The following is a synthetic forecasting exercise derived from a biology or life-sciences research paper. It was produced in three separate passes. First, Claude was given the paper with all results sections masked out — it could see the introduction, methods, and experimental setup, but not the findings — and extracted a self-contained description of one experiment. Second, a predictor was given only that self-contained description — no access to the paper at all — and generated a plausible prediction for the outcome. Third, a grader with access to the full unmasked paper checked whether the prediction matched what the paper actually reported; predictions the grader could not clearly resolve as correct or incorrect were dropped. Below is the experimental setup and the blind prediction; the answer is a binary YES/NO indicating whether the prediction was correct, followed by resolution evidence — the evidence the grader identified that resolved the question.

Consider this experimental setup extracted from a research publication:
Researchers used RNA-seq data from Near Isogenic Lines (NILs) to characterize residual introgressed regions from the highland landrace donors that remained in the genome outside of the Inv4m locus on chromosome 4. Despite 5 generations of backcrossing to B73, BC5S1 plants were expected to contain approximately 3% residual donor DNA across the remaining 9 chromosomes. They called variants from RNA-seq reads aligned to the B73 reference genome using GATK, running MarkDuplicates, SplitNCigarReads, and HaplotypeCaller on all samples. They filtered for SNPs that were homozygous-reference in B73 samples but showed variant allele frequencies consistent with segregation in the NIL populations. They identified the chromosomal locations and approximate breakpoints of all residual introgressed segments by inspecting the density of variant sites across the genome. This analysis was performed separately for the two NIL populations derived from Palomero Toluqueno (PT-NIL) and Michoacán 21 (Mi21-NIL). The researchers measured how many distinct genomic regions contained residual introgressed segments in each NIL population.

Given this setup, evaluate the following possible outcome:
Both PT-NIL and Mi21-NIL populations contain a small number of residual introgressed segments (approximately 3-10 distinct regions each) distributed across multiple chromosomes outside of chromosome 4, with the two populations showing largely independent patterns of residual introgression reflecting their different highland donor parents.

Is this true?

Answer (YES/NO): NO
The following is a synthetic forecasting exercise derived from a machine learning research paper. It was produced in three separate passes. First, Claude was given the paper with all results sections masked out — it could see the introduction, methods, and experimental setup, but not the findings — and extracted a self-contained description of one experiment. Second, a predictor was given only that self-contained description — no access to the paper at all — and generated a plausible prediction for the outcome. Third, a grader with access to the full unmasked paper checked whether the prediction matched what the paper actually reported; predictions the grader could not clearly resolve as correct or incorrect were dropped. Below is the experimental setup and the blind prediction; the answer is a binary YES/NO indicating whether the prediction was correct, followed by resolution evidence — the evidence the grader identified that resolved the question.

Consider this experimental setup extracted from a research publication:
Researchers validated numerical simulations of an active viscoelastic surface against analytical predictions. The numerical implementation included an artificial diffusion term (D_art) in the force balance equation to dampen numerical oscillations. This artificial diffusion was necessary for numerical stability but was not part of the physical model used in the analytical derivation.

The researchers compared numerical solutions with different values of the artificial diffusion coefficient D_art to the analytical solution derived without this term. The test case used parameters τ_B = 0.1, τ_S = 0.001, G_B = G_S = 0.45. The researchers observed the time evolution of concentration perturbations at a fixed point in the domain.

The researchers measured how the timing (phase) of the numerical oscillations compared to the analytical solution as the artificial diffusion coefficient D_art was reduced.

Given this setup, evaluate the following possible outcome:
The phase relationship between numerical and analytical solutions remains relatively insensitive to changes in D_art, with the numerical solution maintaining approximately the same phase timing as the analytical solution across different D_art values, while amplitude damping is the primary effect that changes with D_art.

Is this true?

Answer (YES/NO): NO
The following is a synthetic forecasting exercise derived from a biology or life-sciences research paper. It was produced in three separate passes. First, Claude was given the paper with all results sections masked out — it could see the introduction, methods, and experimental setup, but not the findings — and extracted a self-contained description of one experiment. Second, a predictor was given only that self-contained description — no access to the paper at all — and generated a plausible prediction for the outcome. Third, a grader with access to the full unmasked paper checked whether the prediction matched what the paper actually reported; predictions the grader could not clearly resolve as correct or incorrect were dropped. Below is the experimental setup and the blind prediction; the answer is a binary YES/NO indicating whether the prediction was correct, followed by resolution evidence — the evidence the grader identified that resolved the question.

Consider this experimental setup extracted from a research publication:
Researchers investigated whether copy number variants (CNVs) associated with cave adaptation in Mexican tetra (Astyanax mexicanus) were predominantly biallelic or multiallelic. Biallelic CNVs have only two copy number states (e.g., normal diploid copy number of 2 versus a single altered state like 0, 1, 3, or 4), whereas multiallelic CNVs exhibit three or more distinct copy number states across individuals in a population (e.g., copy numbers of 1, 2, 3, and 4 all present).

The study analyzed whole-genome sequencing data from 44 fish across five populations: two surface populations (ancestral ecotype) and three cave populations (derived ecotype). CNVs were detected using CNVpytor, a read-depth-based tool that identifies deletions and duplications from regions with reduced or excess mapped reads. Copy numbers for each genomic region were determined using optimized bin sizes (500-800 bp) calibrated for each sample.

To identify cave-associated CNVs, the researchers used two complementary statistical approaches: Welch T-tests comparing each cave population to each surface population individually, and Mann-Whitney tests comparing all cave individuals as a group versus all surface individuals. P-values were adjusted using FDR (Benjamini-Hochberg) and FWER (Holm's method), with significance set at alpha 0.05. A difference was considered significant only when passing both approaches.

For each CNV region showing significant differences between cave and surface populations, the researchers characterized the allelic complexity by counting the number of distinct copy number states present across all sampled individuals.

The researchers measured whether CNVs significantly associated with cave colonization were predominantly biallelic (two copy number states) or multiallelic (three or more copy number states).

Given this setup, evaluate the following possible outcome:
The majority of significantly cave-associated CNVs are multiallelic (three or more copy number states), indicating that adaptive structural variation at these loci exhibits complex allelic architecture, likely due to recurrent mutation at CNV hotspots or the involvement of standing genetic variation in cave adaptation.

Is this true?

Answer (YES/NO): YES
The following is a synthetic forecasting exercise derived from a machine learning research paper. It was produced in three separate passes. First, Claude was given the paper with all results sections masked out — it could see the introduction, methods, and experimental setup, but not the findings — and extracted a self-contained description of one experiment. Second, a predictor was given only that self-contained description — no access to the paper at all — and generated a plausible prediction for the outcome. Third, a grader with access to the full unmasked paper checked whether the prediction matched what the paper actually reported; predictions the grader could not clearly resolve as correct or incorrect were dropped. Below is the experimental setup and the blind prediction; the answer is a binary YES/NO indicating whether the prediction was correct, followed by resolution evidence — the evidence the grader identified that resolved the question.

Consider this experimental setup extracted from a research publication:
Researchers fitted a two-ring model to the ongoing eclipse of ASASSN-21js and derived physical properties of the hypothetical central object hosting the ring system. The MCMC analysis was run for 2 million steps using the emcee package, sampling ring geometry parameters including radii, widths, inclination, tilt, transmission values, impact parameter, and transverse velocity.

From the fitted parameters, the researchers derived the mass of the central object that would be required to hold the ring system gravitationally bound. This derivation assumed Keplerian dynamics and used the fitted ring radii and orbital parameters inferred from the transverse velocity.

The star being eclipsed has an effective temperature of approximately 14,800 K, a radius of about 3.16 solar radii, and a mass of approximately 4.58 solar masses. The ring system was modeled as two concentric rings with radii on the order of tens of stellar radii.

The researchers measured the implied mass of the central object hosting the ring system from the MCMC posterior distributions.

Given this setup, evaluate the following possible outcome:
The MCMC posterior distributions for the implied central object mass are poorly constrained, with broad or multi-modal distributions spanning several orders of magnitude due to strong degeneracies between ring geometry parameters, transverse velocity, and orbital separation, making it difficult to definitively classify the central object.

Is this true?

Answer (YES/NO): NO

--------------------------------

**THE TASK**
Lines in the data that hold "hosting" must be located and copied.

**EXERCISE RESPONSE**
Researchers fitted a two-ring model to the ongoing eclipse of ASASSN-21js and derived physical properties of the hypothetical central object hosting the ring system. The MCMC analysis was run for 2 million steps using the emcee package, sampling ring geometry parameters including radii, widths, inclination, tilt, transmission values, impact parameter, and transverse velocity.
The researchers measured the implied mass of the central object hosting the ring system from the MCMC posterior distributions.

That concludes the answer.